[Material provided]

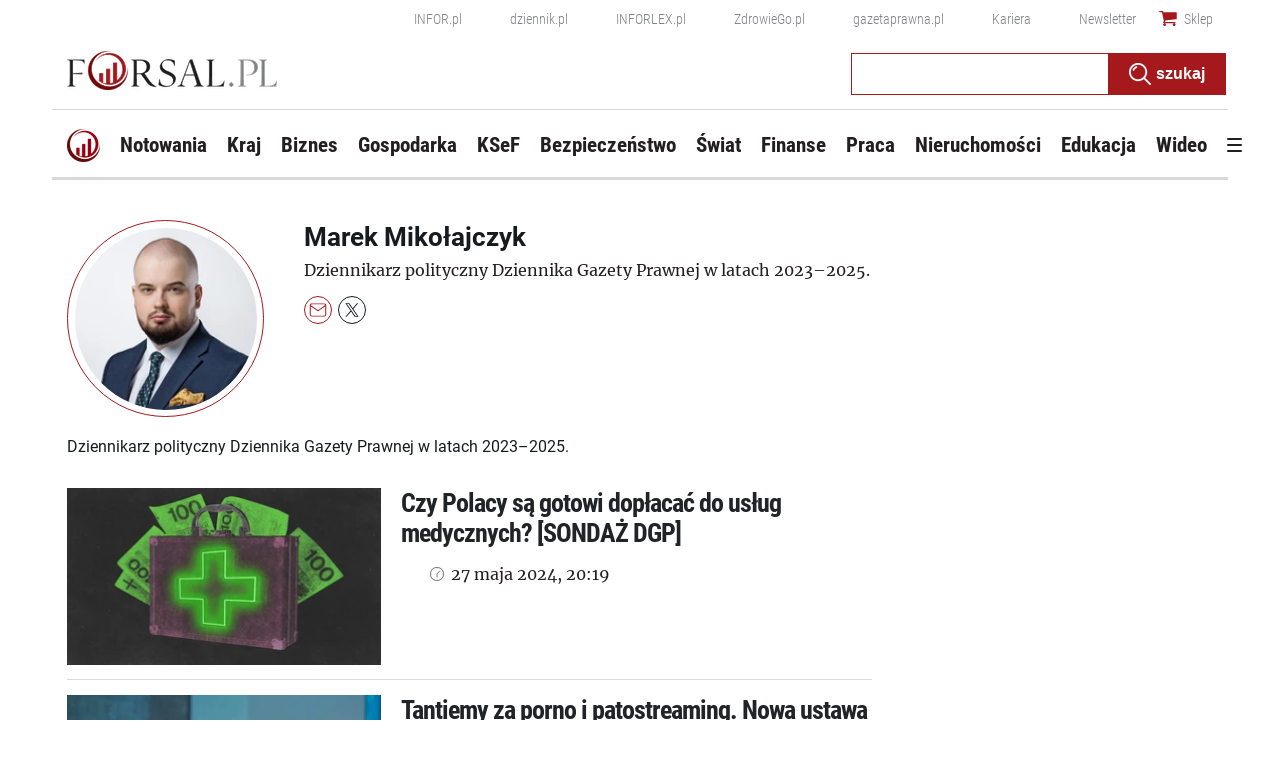

--- FILE ---
content_type: text/html; charset=utf-8
request_url: https://www.google.com/recaptcha/api2/aframe
body_size: 182
content:
<!DOCTYPE HTML><html><head><meta http-equiv="content-type" content="text/html; charset=UTF-8"></head><body><script nonce="0aQZXsCT2dBfimGordlLSA">/** Anti-fraud and anti-abuse applications only. See google.com/recaptcha */ try{var clients={'sodar':'https://pagead2.googlesyndication.com/pagead/sodar?'};window.addEventListener("message",function(a){try{if(a.source===window.parent){var b=JSON.parse(a.data);var c=clients[b['id']];if(c){var d=document.createElement('img');d.src=c+b['params']+'&rc='+(localStorage.getItem("rc::a")?sessionStorage.getItem("rc::b"):"");window.document.body.appendChild(d);sessionStorage.setItem("rc::e",parseInt(sessionStorage.getItem("rc::e")||0)+1);localStorage.setItem("rc::h",'1769365248447');}}}catch(b){}});window.parent.postMessage("_grecaptcha_ready", "*");}catch(b){}</script></body></html>

--- FILE ---
content_type: text/plain; charset=UTF-8
request_url: https://at.teads.tv/fpc?analytics_tag_id=PUB_5576&tfpvi=&gdpr_status=22&gdpr_reason=220&gdpr_consent=&ccpa_consent=&shared_ids=&sv=d656f4a&
body_size: 56
content:
Y2M4YmZmYWEtNDRkYS00NDgxLWJlOTItNjk4YTU1ZTBkYWJhIy01LTQ=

[/Material provided]

**How to complete this task:**
Could you reproduce, exactly as written, the lines running from the one with "content_type: text/html; charset=utf-8" to the end of the entries above?

**Response below:**
content_type: text/html; charset=utf-8
request_url: https://www.google.com/recaptcha/api2/aframe
body_size: 182
content:
<!DOCTYPE HTML><html><head><meta http-equiv="content-type" content="text/html; charset=UTF-8"></head><body><script nonce="0aQZXsCT2dBfimGordlLSA">/** Anti-fraud and anti-abuse applications only. See google.com/recaptcha */ try{var clients={'sodar':'https://pagead2.googlesyndication.com/pagead/sodar?'};window.addEventListener("message",function(a){try{if(a.source===window.parent){var b=JSON.parse(a.data);var c=clients[b['id']];if(c){var d=document.createElement('img');d.src=c+b['params']+'&rc='+(localStorage.getItem("rc::a")?sessionStorage.getItem("rc::b"):"");window.document.body.appendChild(d);sessionStorage.setItem("rc::e",parseInt(sessionStorage.getItem("rc::e")||0)+1);localStorage.setItem("rc::h",'1769365248447');}}}catch(b){}});window.parent.postMessage("_grecaptcha_ready", "*");}catch(b){}</script></body></html>

--- FILE ---
content_type: text/plain; charset=UTF-8
request_url: https://at.teads.tv/fpc?analytics_tag_id=PUB_5576&tfpvi=&gdpr_status=22&gdpr_reason=220&gdpr_consent=&ccpa_consent=&shared_ids=&sv=d656f4a&
body_size: 56
content:
Y2M4YmZmYWEtNDRkYS00NDgxLWJlOTItNjk4YTU1ZTBkYWJhIy01LTQ=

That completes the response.